Ovviamente non troviamo i
sarcofagi che sono stati portati via da chissà quanto, ma ci sono ancora degli
enormi blocchi di pietra sopra cui questi erano posizionati.
Ispezioniamo le cavità con la
luce dei cellulari perché il buio è totale. Qualcosa si riesce a vedere. Servirebbe una vera torcia, peccato l’abbia
dimenticata a casa...
Usciti gironzoliamo ancora un
pochino in cerca di un colombario, di cui troviamo pochissimi resti.
Torniamo indietro per vedere se
riusciamo a finire di vedere le tombe che prima ci siamo persi causa pioggia.
Il cielo è ancora minaccioso.
Stavolta regge e troviamo le tombe a dado e la Tomba della Sirena.
In realtà mi sembra lo stesso
tipo di demone alato visto questa mattina, anche se più piccolo e peggio
conservato.
In teoria la parte turistica di
Sovana sarebbe finita, ma questa mattina mi sono fatto spiegare dalla
bigliettaia anche come fare per andare a vedere la Tomba del Fauno.
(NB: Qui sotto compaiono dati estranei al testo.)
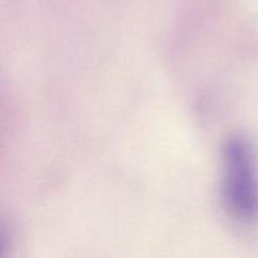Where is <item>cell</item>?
I'll return each mask as SVG.
<instances>
[{
    "label": "cell",
    "mask_w": 258,
    "mask_h": 258,
    "mask_svg": "<svg viewBox=\"0 0 258 258\" xmlns=\"http://www.w3.org/2000/svg\"><path fill=\"white\" fill-rule=\"evenodd\" d=\"M222 199L227 213L243 223L258 219V171L252 146L233 136L223 148Z\"/></svg>",
    "instance_id": "6da1fadb"
}]
</instances>
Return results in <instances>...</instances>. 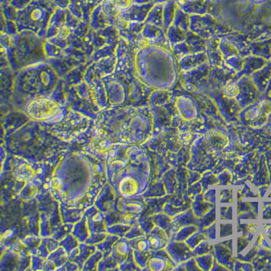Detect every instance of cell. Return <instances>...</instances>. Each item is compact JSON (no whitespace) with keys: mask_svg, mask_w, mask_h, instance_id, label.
<instances>
[{"mask_svg":"<svg viewBox=\"0 0 271 271\" xmlns=\"http://www.w3.org/2000/svg\"><path fill=\"white\" fill-rule=\"evenodd\" d=\"M65 90L63 79L49 61L42 62L17 71L14 78L12 101L23 111L26 104L41 97H52ZM56 100V99H55Z\"/></svg>","mask_w":271,"mask_h":271,"instance_id":"6da1fadb","label":"cell"},{"mask_svg":"<svg viewBox=\"0 0 271 271\" xmlns=\"http://www.w3.org/2000/svg\"><path fill=\"white\" fill-rule=\"evenodd\" d=\"M8 40L5 44V49L12 70L18 71L47 61L45 39L31 32L22 31L8 36Z\"/></svg>","mask_w":271,"mask_h":271,"instance_id":"7a4b0ae2","label":"cell"},{"mask_svg":"<svg viewBox=\"0 0 271 271\" xmlns=\"http://www.w3.org/2000/svg\"><path fill=\"white\" fill-rule=\"evenodd\" d=\"M54 6L47 0H31L15 14L17 33L29 31L45 39Z\"/></svg>","mask_w":271,"mask_h":271,"instance_id":"3957f363","label":"cell"},{"mask_svg":"<svg viewBox=\"0 0 271 271\" xmlns=\"http://www.w3.org/2000/svg\"><path fill=\"white\" fill-rule=\"evenodd\" d=\"M68 108L52 97H41L28 102L23 112L35 121L53 124L65 118Z\"/></svg>","mask_w":271,"mask_h":271,"instance_id":"277c9868","label":"cell"}]
</instances>
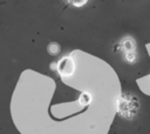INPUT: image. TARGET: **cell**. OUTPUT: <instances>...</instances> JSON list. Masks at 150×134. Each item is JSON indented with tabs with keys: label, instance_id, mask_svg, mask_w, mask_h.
I'll return each mask as SVG.
<instances>
[{
	"label": "cell",
	"instance_id": "cell-1",
	"mask_svg": "<svg viewBox=\"0 0 150 134\" xmlns=\"http://www.w3.org/2000/svg\"><path fill=\"white\" fill-rule=\"evenodd\" d=\"M74 69H75V65H74V61H73V59L70 56H63L56 63V71L63 78L70 76L73 74Z\"/></svg>",
	"mask_w": 150,
	"mask_h": 134
},
{
	"label": "cell",
	"instance_id": "cell-2",
	"mask_svg": "<svg viewBox=\"0 0 150 134\" xmlns=\"http://www.w3.org/2000/svg\"><path fill=\"white\" fill-rule=\"evenodd\" d=\"M122 47L125 52H129V51H135L136 45H135V41L131 38H125L122 41Z\"/></svg>",
	"mask_w": 150,
	"mask_h": 134
},
{
	"label": "cell",
	"instance_id": "cell-3",
	"mask_svg": "<svg viewBox=\"0 0 150 134\" xmlns=\"http://www.w3.org/2000/svg\"><path fill=\"white\" fill-rule=\"evenodd\" d=\"M79 102L81 106H88L91 102V94L88 92H83L81 93L80 98H79Z\"/></svg>",
	"mask_w": 150,
	"mask_h": 134
},
{
	"label": "cell",
	"instance_id": "cell-4",
	"mask_svg": "<svg viewBox=\"0 0 150 134\" xmlns=\"http://www.w3.org/2000/svg\"><path fill=\"white\" fill-rule=\"evenodd\" d=\"M124 58H125V60H127L128 62L132 63V62H135V61L137 60V54H136L135 51H129V52H125Z\"/></svg>",
	"mask_w": 150,
	"mask_h": 134
},
{
	"label": "cell",
	"instance_id": "cell-5",
	"mask_svg": "<svg viewBox=\"0 0 150 134\" xmlns=\"http://www.w3.org/2000/svg\"><path fill=\"white\" fill-rule=\"evenodd\" d=\"M60 52V46L56 43V42H52L48 45V53L52 54V55H55Z\"/></svg>",
	"mask_w": 150,
	"mask_h": 134
},
{
	"label": "cell",
	"instance_id": "cell-6",
	"mask_svg": "<svg viewBox=\"0 0 150 134\" xmlns=\"http://www.w3.org/2000/svg\"><path fill=\"white\" fill-rule=\"evenodd\" d=\"M66 1L74 7H82L88 2V0H66Z\"/></svg>",
	"mask_w": 150,
	"mask_h": 134
}]
</instances>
Sebbene ce l'abbia sconsigliata, insistiamo. Prendiamo la macchina, torniamo
dall’altra parte del borgo e parcheggiamo nei pressi di un'ennesima necropoli,
un'altra ancora che non conoscevo e per di più corredata di una bella via cava.
Va beh, ci andiamo dopo.
Imbocchiamo il sentiero
indicatoci dalla bigliettaia e iniziamo a scendere. Per un po’ la via cava è
abbastanza fattibile, poi scompare. Sappiamo che dobbiamo scendere fino al
torrente, attraversarlo e risalire la collina che abbiamo di fronte. Il
torrente lo troviamo, più o meno. Lo attraversiamo con qualche difficoltà e
cerchiamo una via. Purtroppo la troviamo sbarrata da grossi massi franati e non
si vede nemmeno un passaggio. Ci tocca tornare indietro e, con un po’ di fatica
e qualche puntura di ortica, arriviamo alla macchina.
Nonostante tutto io mi butterei
nell'esplorazione dell’altra necropoli, ma Cassandra non ne può più e inizia a
lanciare profezie funeste su quello che potrebbe accaderci se ci addentriamo
ancora nella selva sconosciuta. Cose tipo che moriremo tutti e NON andrà tutto
bene.
Desisto, meglio ascoltare gli dèi
e, dato che le previsioni mettono pioggia a brutto muso anche per i prossimi
giorni in queste zone, torniamo indietro verso Viterbo.